My personal experience with pain has changed my understanding of other people, and their behavior. My empathy for others has increased immensely. I dd not understand the word inflammation until I personally had joint pain. Toxic, sluggish gut was more what I was feeling. Uncomfortable, annoyed and frustrated by an unhealthy gut eventually turned into joint pain. What was an injury that would not heal for many reasons, turned into chronic pain. This cataloging of the sequence of my own inflammation, both gut and joint, has been a circuitous root that has moved to some solid conclusions. Without these experiences I would have only understood inflammation and pain in theory.

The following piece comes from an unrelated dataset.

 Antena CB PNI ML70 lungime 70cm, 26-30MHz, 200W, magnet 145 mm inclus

MAKING SENSE OF THINGS IS NOT ALWASY POSSIBLE
I am experiencing a deep recovery from inflammation. It is not an simple sequence of personal events to write about. Much of what comes out of me through my bowel is pretty gross in nature. Sometimes it is hard to put into words, recollect and catalogue. The reason for some of this difficulty is due to the myriad of contaminants I have been exposed to over these many years, choices I have made, choices that were made for me. The voracity of the quality of dehydrated residue of contaminants that has been stored in tissues, organs, etcetera all over my body. The list of these substances are beyond my memory, or understanding. I am coming to the conclusion, that in the end, that most of the details are not that important. Finding a way to heal while being more functional as I live through this process is one of my main focuses.

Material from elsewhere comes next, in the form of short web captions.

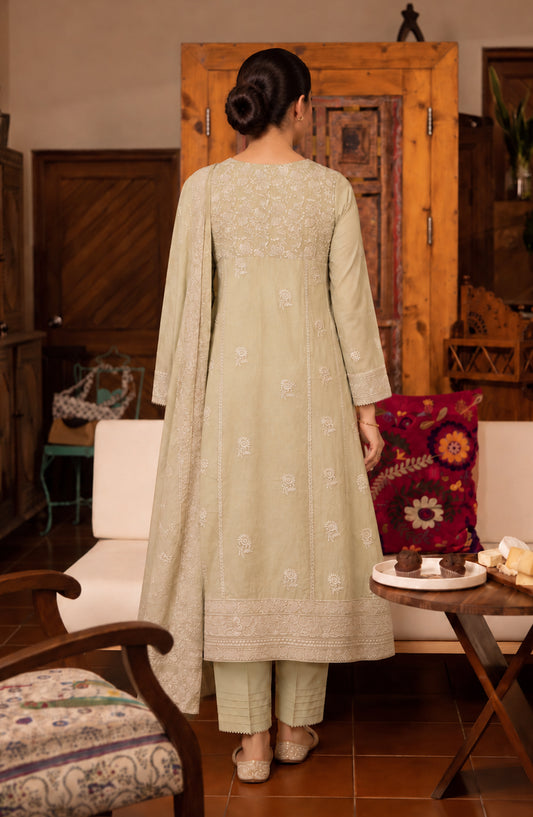 Amna Khadija Noor-e-Nawab Lucknowi Embroidered Cotton Stitched 3 Piece Suit - AKNNL-04 - AM26LKH - Green - Winter Collection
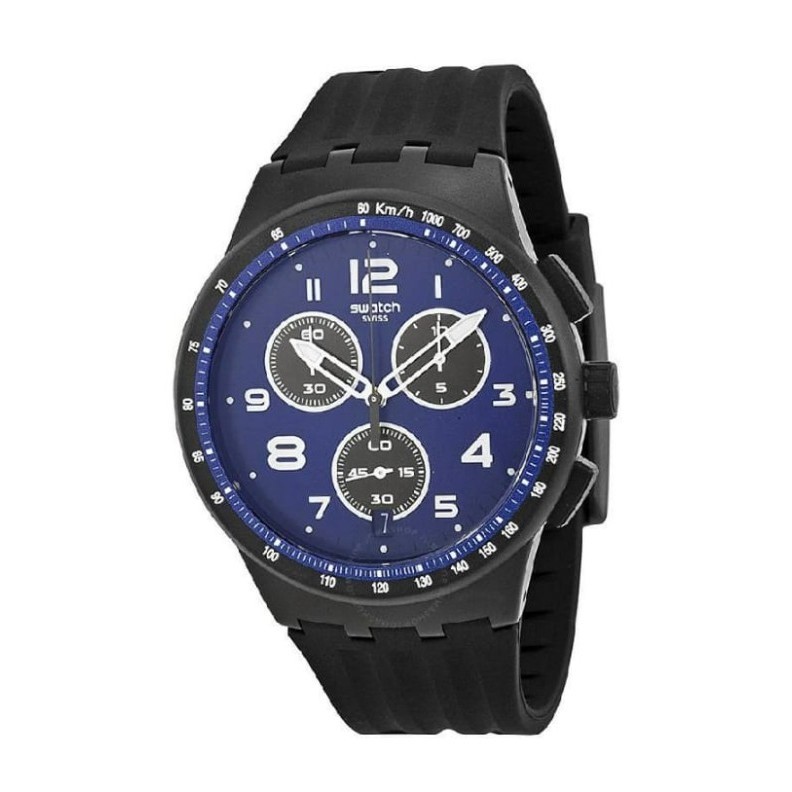 Swatch SUSB402 Jam Tangan Pria Original Chronograph Rubber Strap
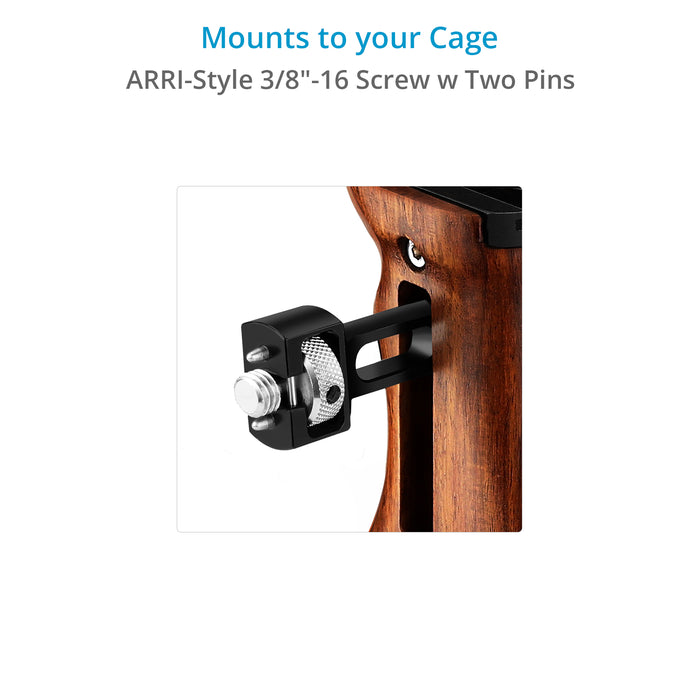 Proaim SnapRig Wood Side Handle (ARRI-2 pin Mount) for Camera Cage Rigs. WSH257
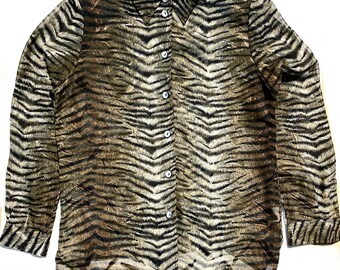 Marco Pecci translucent jacquard Tiger print allover shirt sz M
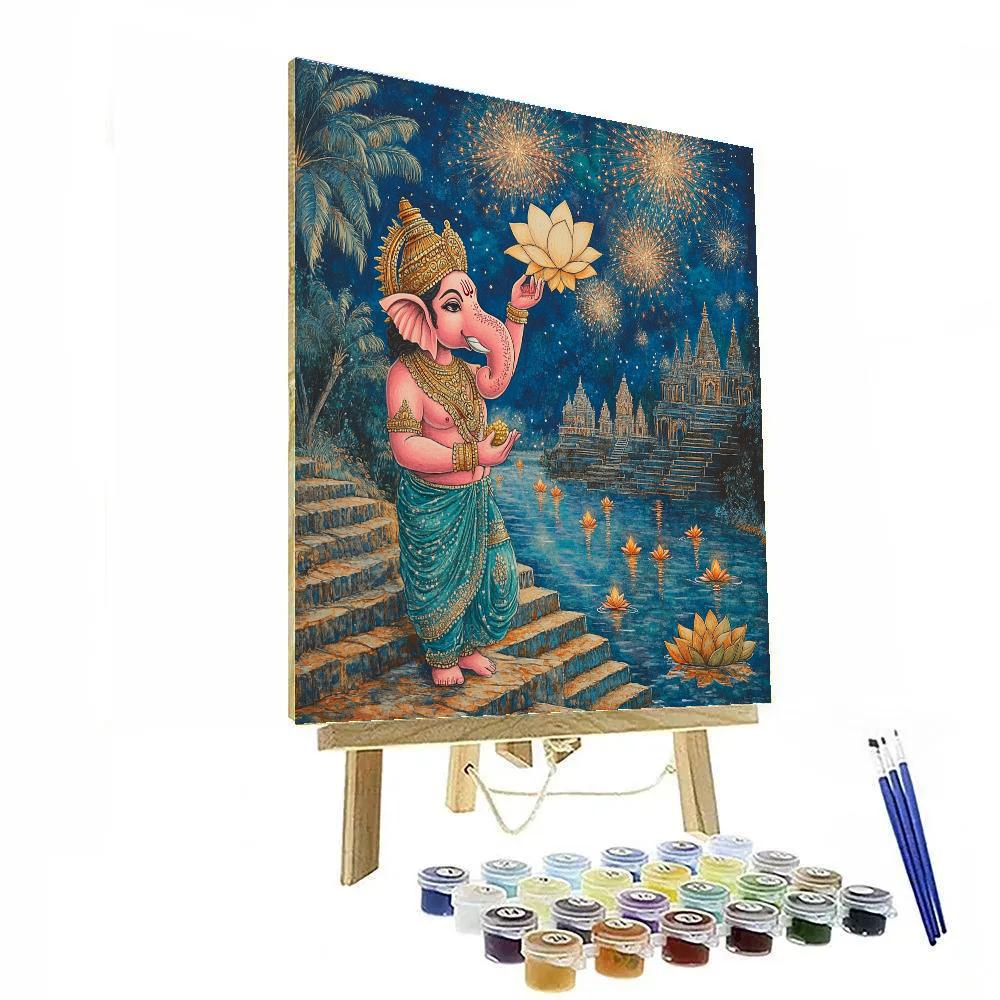 River Lantern Ganesha Procession Number painting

EMPATHY FOR OURSELVES AND OTHERS
Getting back to the person I wrote about in the beginning, I understand his unspoken need to disassociate from people. I have had to do this to some extent. I have needed every bit of energy to heal. That need is something I would not have understood if it were not for my own situation. It takes a great deal of energy to explain to people what is going on with me physically and emotionally. Many people, in trying to help, challenge my decisions, or add their opinion as to what they think I should do. It can be exhausting. It is hard for most people to understand that discomfort may be part of healing. The Western Medical paradigm is based, in theory, of doing no harm. It is documented that this is often not the outcome. I am not saying that is the intention. Treating pain in Western Medicine usually means masking it. This is a major problem today in the USA with opiate addiction, and death from opiate overdose being so prevalent. These rampant addictions speak strongly about the level of inflammation people are suffering from and their need to find relief. Empathy is not the answer, but it is a good start. I truly feel empathy for these people.